I can see it as an operator acting on measures $(\mu K)(A)= \int K(x,A) d\mu(x)$ and as an operator acting on functions $Kf(x) = \int dK(x,y) f(y)$.
Now, given a reference measure $\nu$, I want to study the dual operator $K^\star_\nu$. Consider $K$ as a mapping form $L^p(\nu K)$ to $L^p(\nu)$, then $K^\star_\nu$ is a mapping from $(L^p(\nu))^\star$ to $(L^p(\nu K))^\star$ i.e., $L^q(\nu)$ to $L^q(\nu K)$ with $q=p/(p-1)$.
By definition I should have that $(K^\star_\nu f)(h) = f(Kh)$ where $h\in L^p(\nu K)$.
Now I should show that $(\nu K)(gK^\star_\nu(f))= \nu(K(g)f)$ but I am not sure how to derive this.
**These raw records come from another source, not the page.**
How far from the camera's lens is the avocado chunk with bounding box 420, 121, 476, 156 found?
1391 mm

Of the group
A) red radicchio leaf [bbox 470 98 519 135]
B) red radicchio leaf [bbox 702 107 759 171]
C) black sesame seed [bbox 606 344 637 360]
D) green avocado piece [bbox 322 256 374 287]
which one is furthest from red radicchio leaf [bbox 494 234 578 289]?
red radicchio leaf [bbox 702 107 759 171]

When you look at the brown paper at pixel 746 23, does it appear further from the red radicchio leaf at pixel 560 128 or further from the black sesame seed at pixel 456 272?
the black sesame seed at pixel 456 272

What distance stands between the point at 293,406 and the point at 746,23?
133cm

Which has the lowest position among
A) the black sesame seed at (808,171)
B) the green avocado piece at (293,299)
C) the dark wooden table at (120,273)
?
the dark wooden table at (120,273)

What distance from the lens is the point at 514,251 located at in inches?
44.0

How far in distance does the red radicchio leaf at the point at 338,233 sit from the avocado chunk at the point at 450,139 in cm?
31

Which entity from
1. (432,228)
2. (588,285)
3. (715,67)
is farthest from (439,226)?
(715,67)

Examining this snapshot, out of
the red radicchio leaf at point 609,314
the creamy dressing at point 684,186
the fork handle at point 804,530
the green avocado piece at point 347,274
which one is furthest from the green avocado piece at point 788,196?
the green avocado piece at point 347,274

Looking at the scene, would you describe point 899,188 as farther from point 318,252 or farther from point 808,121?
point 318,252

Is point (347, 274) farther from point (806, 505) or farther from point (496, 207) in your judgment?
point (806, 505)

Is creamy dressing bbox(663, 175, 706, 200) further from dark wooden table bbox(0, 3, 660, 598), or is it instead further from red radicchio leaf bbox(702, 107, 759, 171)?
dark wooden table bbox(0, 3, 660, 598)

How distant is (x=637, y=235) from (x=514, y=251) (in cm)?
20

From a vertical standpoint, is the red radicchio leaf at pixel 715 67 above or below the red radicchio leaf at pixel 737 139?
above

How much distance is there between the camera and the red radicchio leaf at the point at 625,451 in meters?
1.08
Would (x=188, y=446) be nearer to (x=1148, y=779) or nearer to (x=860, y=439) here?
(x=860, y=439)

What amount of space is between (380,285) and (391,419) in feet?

Passing to integrals: $$ (\nu K)(gK^\star_\nu(f)) = \int d\nu K(y) g(y) (K^\star_\nu f)(y) = \int d\nu K(y) g(y) f(K?(y)) $$
my question is, what does "?" represent there?
I do know that $K_\nu^\star f\in L^q(\nu K)\approx (L^p(\nu K))^\star$ so the first piece makes sense formally if I see it as an operator acting on $L^q(\cdot)$ however, when I use the definition of dual operator, then $(K_\nu^\star f)(y)=f(K?y)$ and I don't know how to fill the question mark and how to bridge the duality between the operators and the duality between the spaces as $K$ should act on $L^p(\nu K)$ and not on the field.